Trade discussions between the United States and the European Union seem to be stuck in neutral. A key sticking point is the hefty fines the EU continues to impose on American tech companies, according to sources.
At the Milken Institute’s global conference in Los Angeles, officials from the Trump administration shared with the Post that negotiations with Brussels are at a standstill. The EU isn’t budging on the U.S. demand to eliminate taxes linked to the Gargan River.
This situation means that negotiators remain in Washington, D.C., grappling with preliminary details that are yet to be presented for serious discussion.
Just last month, Apple and Meta faced fines totaling $800 million for breaches of new EU competition laws aimed at curbing the influence of major tech players. While these penalties might seem less severe compared to past fines, they are still seen as a move to alleviate trade tensions with the Trump administration. However, sources reveal that Trump officials desire a more significant transformation.

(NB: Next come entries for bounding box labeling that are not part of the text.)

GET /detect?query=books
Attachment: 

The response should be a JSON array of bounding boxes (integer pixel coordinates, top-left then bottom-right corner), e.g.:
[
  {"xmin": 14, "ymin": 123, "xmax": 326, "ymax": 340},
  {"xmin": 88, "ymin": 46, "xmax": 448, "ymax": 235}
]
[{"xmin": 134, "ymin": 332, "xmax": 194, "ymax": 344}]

Treasury Secretary Scott Bessent expressed concerns about the 27 countries adopting a protectionist outlook, speaking at a gathering during the Milken Conference.
He remarked, “What we’ve observed is that Europe employs fines in a manner akin to a scientist,” during an event organized by the consultancy Tactic Global.
Supporting Bessent, Danish MEP Anders Visitor criticized the fines as a “blatant EU cash grab.”
An EU diplomat conveyed frustration over the deadlock, emphasizing that the stringent taxes on tech giants during President Trump’s term will stay. “It seems this hasn’t really resonated in the United States, despite our repeated assertions,” said the diplomat.
“We’re not moving on digital or food and health standards. Negotiations are off the table.” Yet, another source close to Secretary Bessent cautioned the EU against miscalculating their leverage, implying that Trump’s administration could walk away from discussions entirely.
“This administration really has no interest in accommodating Europe,” the source noted.
Apple CEO Tim Cook has previously dismissed the hefty EU tax as “political nonsense,” maintaining a firm stance against the EU’s digital tax initiatives.
Neither the U.S. Treasury Department nor U.S. Trade Representative Jamieson Greer responded to requests for comments.
Analysis of EU data indicates that the European Commission has imposed over $2 billion in fines on major U.S. tech firms. The largest fine in EU history was a staggering $4.5 billion against Google in 2018 for alleged market manipulation against search engine competitors.
Recent statistics reveal that the U.S. imports $605.8 billion worth of goods from the EU, while exports amount to $370.2 billion, resulting in a trade deficit of $235.6 billion. This deficit has increased by 12.9% since 2023, indicating that a significant amount of money is leaving the country for EU imports.
The European Commission has also devised a framework for tariffs aimed at American companies, such as Boeing, if no agreement is reached with the U.S. Currently, the U.S. imposes a 10% baseline tariff on nearly all EU goods, down from the original 20% rates introduced by Trump.
Additionally, separate 25% tariffs are in place for EU steel, aluminum, automobiles, and components, although Brussels has yet to retaliate.
This week, the Commission outlined a potential strategy for implementing punitive tariffs on U.S. goods if negotiations fail to make headway. Tariffs affecting U.S. cars, food, and parts tied to Boeing may be enforced if no resolution occurs by the end of a 90-day trade ceasefire set to end in July.
While specific tariff amounts haven’t been revealed, they will encompass over $110 billion in trade.